▶ _WHAT YOU HAVE TO DO_: Skip all pictures; return exactly the lines from the one containing "fairy lit wedding" through the end of the data.

INFORMATION SUPPLIED section start

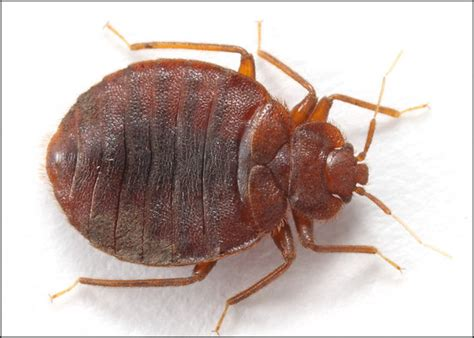 picture bed bug anatomy of bed bugs bed bugs com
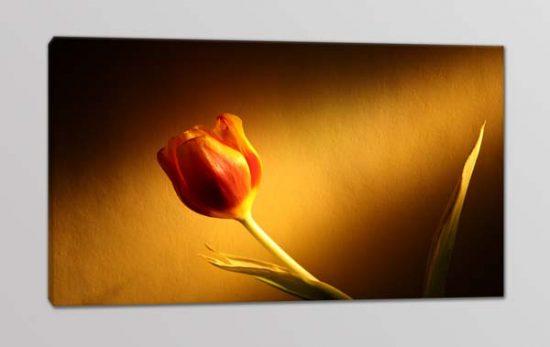 quadro moderno stampa fiore tulipano
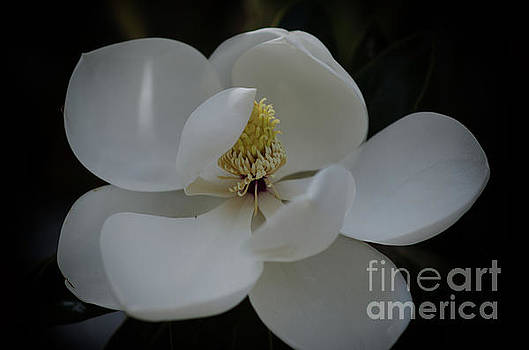 Dale Powell - Southern Magnolia Blossom Soft Petals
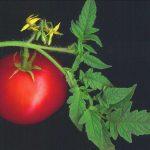 tomatera 2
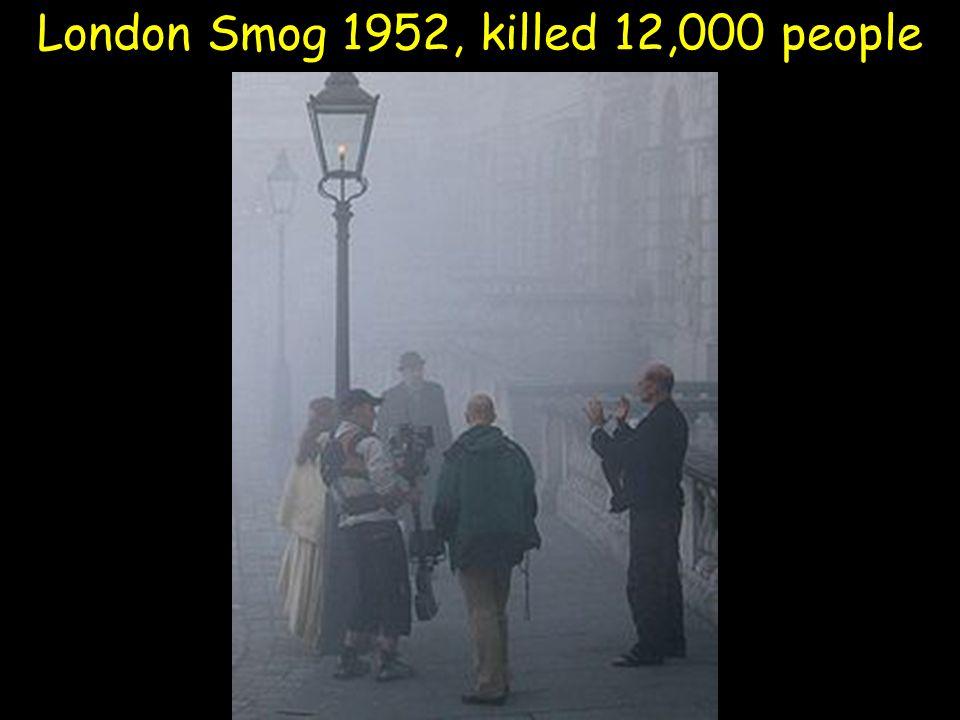 London Smog 1952, killed 12,000 people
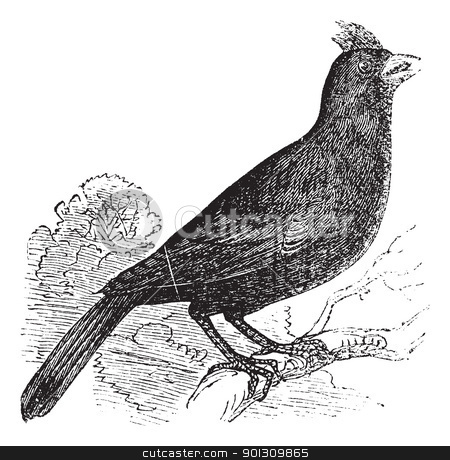 Cardinalis Virginianus or Cardinal of Virginia vintage engraving stock vector clipart, Cardinalis Virginianus or Cardinal of Virginia or Grosbeak vintage engraving. Old engraved illustration of Cardinal of virginia perched on branch. by Patrick Guenette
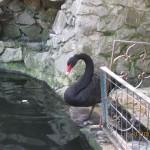 Зоопарк 135
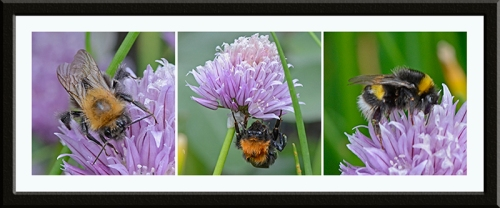 three bees on chives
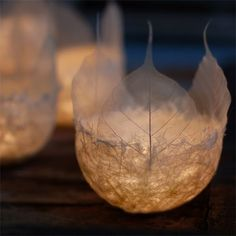 .... leaf candle form for a fairy lit wedding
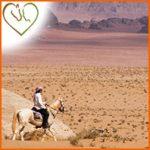 Comment protéger son cheval contre la chaleur l'été?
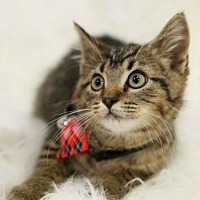 Adopt A Pet :: Max Male Kitten - Knoxville, TN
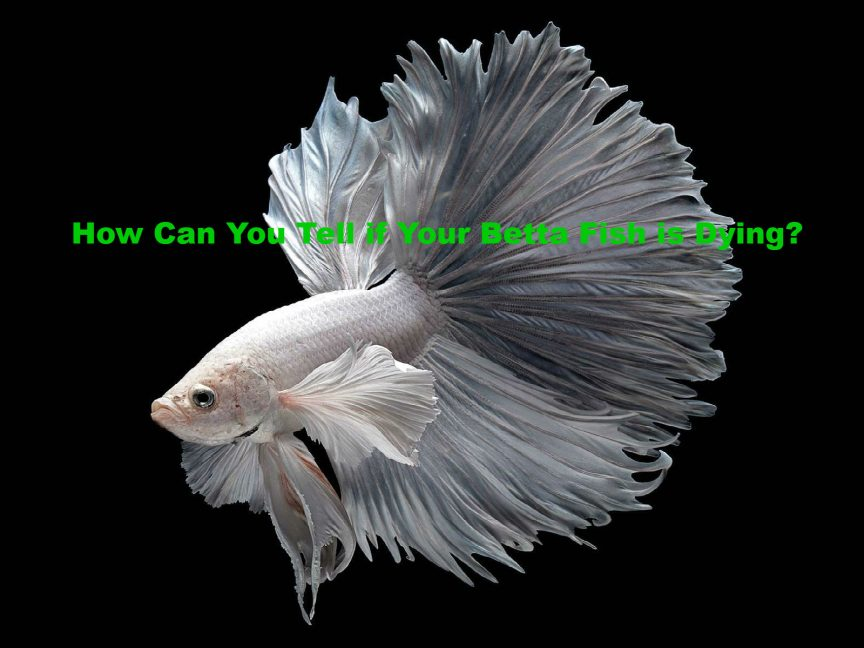 Betta Fish is Dying
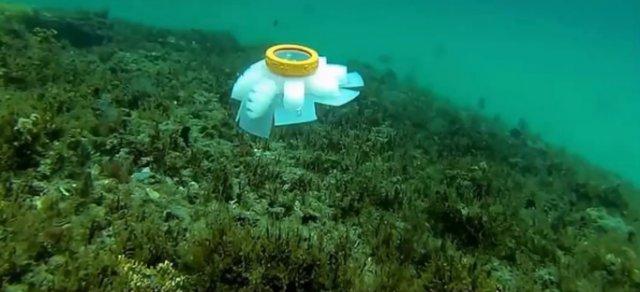 Робот-медуза для изучения морей создан во Флоридском Атлантическом университете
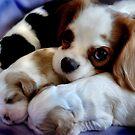 puppy love by Anthony Mancuso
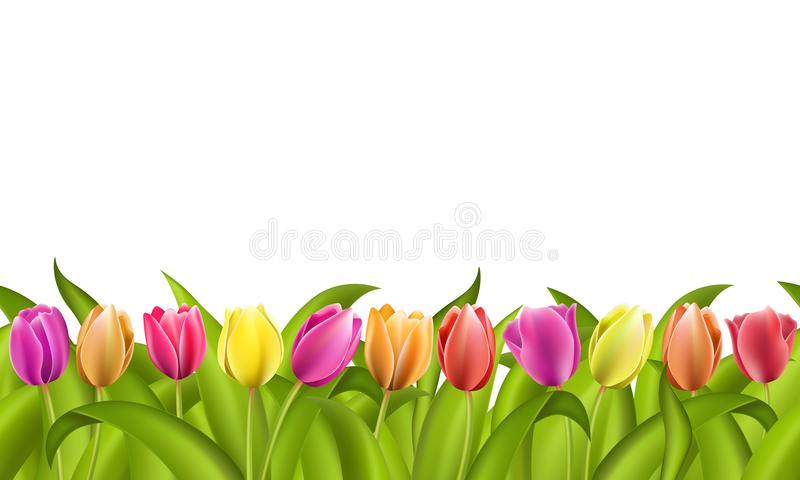 Isolated border on white with copy space of fresh red and orange spring tulips with green leaves vector illustration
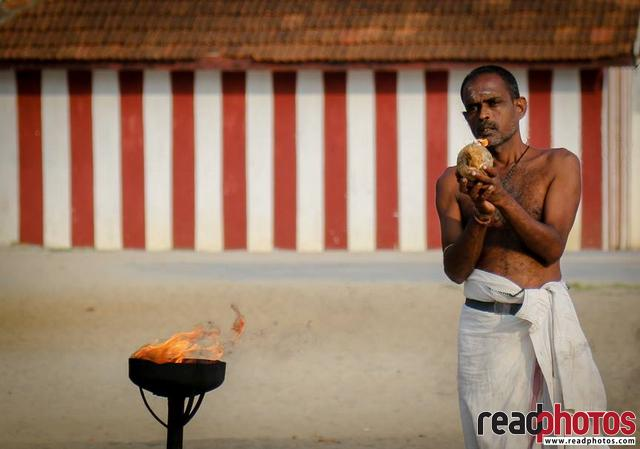 Devotee worshiping in a hindu kovil - Read Photos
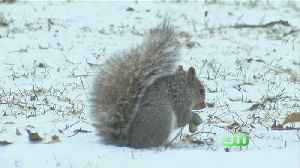 South Jersey Squirrel Hunting Competition Causes Controversy [Video]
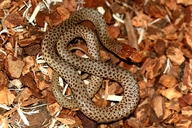 Red Backed Snake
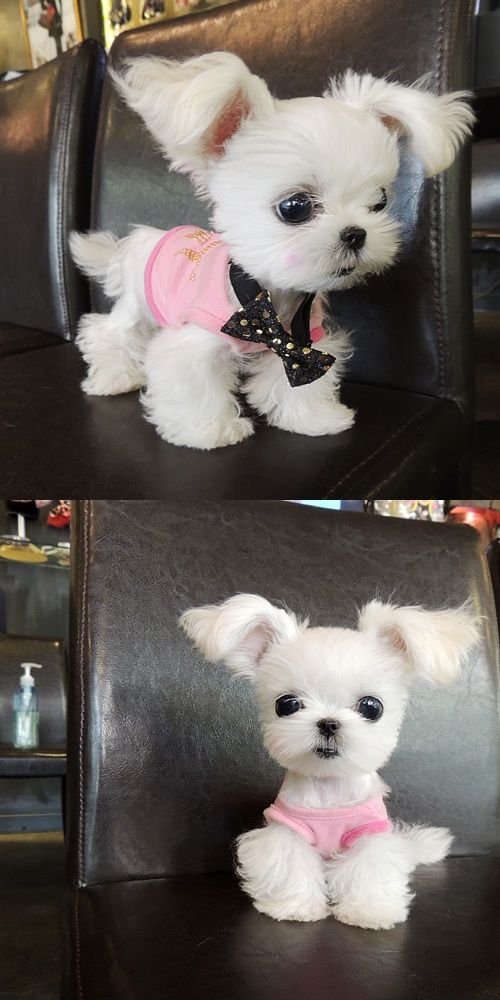 yorkies cute puppy white funny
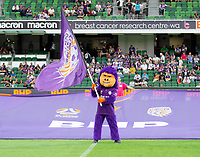 7th February 2020; HBF Park, Perth, Western Australia, Australia; A League Football, Perth Glory versus Wellington Phoenix; Perth Glory's mascot waives the flag before the start of the match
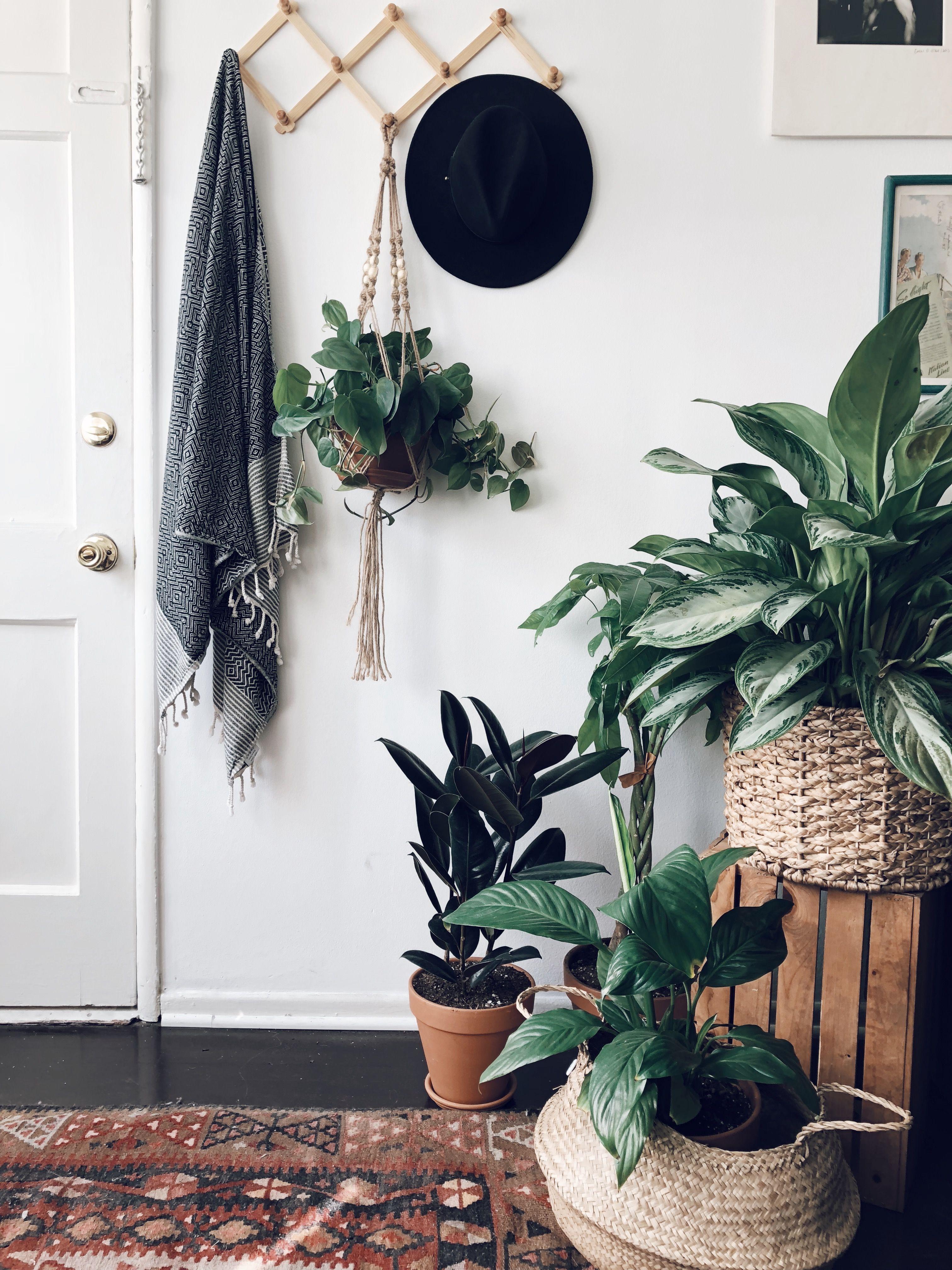 deco interieur confinement idee amenagement plantes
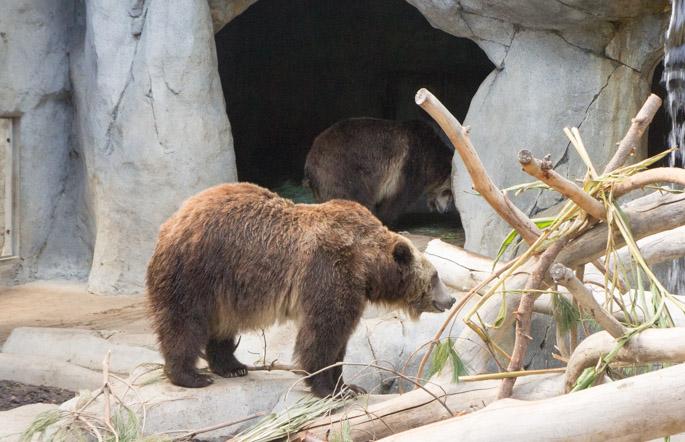 Grizzli - zoo de San Diego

INFORMATION SUPPLIED section end

▶ _RESPONSE_:
 .... leaf candle form for a fairy lit wedding
 Comment protéger son cheval contre la chaleur l'été?
 Adopt A Pet :: Max Male Kitten - Knoxville, TN
 Betta Fish is Dying
 Робот-медуза для изучения морей создан во Флоридском Атлантическом университете
 puppy love by Anthony Mancuso
 Isolated border on white with copy space of fresh red and orange spring tulips with green leaves vector illustration
 Devotee worshiping in a hindu kovil - Read Photos
 South Jersey Squirrel Hunting Competition Causes Controversy [Video]
 Red Backed Snake
 yorkies cute puppy white funny
 7th February 2020; HBF Park, Perth, Western Australia, Australia; A League Football, Perth Glory versus Wellington Phoenix; Perth Glory's mascot waives the flag before the start of the match
 deco interieur confinement idee amenagement plantes
 Grizzli - zoo de San Diego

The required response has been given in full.